Range-of-Motion Drills for Belly Flyers
Brought to you by Niklas Daniel and Brianne Thompson of AXIS Flight School at Skydive Arizona in Eloy. Photos by Niklas Daniel. Information about AXIS' coaching and instructional services is available at axisflightschool.com.
Once you are proficient at flying a solid, neutral belly position, you will eventually want to connect with your friends. But before attempting to take docks with other jumpers, challenge your own stability by performing range-of-motion drills. These drills will take you out of your comfort zone and force you to adapt your flying style in order to keep your body under control. This, in turn, will strengthen your body-flight skills through enhanced air awareness and balance.
- To become more stable and mobile while belly flying.
- To gain the skill set necessary to begin flying with the entire body rather than just the arms.
- To gain the skill set necessary to take grips on other jumpers and to be able to rapidly recover from instability, whether self induced or caused by others, even on the hill.
- To counteract unwanted movement during maneuvers.
- Proficiency in the belly neutral position (see “Foundations of Flight—Belly Neutral Position,” February 2014 Parachutist).
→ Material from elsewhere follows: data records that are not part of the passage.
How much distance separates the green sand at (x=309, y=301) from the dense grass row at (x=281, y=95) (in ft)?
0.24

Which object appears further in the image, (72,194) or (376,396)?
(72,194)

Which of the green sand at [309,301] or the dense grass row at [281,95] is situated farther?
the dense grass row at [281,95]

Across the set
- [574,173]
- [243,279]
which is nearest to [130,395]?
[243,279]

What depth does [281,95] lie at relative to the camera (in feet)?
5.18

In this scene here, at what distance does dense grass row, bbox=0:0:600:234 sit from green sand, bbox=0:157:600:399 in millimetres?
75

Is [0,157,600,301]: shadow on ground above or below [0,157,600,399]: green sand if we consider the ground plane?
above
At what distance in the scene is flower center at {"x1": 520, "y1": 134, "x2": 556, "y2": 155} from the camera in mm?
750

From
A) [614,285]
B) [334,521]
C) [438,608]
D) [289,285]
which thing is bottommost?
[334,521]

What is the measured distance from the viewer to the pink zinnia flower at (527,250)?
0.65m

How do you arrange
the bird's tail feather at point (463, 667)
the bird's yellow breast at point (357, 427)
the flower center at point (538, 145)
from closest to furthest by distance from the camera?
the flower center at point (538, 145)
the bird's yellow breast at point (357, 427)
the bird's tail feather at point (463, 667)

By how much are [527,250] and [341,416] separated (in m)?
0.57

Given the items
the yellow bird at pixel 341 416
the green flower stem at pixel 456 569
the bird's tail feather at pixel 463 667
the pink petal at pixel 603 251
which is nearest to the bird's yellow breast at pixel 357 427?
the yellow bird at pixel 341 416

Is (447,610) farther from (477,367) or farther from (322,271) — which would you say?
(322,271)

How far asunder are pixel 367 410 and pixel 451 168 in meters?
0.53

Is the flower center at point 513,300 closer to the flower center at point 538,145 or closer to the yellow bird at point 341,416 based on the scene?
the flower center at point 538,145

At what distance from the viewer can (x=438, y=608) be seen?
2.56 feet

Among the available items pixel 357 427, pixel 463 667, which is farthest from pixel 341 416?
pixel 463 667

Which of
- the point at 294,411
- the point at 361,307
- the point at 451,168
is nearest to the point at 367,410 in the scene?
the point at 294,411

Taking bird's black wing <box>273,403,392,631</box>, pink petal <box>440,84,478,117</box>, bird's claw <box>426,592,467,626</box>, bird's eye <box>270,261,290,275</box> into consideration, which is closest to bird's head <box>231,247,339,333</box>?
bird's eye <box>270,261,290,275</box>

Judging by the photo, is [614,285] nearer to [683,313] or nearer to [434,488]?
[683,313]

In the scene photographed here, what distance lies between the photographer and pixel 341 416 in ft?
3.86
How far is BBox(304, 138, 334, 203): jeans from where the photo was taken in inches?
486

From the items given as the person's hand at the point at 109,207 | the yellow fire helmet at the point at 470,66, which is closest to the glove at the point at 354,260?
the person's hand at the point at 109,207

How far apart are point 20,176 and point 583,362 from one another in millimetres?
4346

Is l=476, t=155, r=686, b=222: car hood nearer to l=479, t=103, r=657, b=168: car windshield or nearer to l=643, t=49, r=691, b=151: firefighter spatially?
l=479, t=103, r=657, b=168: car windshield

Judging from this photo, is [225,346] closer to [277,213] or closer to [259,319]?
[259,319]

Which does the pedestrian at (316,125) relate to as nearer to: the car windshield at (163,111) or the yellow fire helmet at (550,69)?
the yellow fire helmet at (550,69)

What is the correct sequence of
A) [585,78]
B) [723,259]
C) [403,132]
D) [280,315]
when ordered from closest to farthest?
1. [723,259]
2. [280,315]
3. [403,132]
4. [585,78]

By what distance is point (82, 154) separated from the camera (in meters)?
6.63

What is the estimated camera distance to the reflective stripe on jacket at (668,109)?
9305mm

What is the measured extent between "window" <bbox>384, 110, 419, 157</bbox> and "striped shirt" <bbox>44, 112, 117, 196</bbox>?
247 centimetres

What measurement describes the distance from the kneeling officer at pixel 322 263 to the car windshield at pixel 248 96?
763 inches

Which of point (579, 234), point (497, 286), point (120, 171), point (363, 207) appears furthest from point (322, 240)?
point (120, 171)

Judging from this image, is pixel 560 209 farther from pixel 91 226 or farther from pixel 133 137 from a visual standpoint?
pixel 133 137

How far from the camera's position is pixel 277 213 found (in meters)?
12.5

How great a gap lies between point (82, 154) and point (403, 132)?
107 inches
- Ability to perform forward and backward movement, fall-rate changes, and left and right turns and side slides. (You do not have to be able to execute these perfectly.)
First, touch various parts of your body with one hand only. In order of difficulty, try touching your
- Other hand
Once you’re proficient at performing these skills with one hand, perform them using both hands at the same time. Once that is easy, attempt to touch the same points across your centerline (e.g., right hand on left knee). If you can execute these moves, you’re likely to be successful when you start trying to take grips.
Treat these exercises like games rather than rigid drills. Play, have fun and explore where the end ranges of your mobility and balance are. Maintain fall rate and heading while:
- Moving your arms in front of your body and twiddling your thumbs. (Keep your elbows slightly in front of and below your shoulders.)
- Flying with one hand at your side and compensating with the other arm.
- Moving both arms out to your sides and compensating by bending your knees slightly.
- Dropping one knee (to learn how to fly with your legs).
When you begin docking on another jumper, you should not rely on that person to maintain stability (see “Foundations of Flight—Taking Grips,” October 2012 Parachutist). Therefore, your goal in these exercises is to maintain stability, heading and a consistent fall rate while solo, which will translate to reliable performance on group jumps.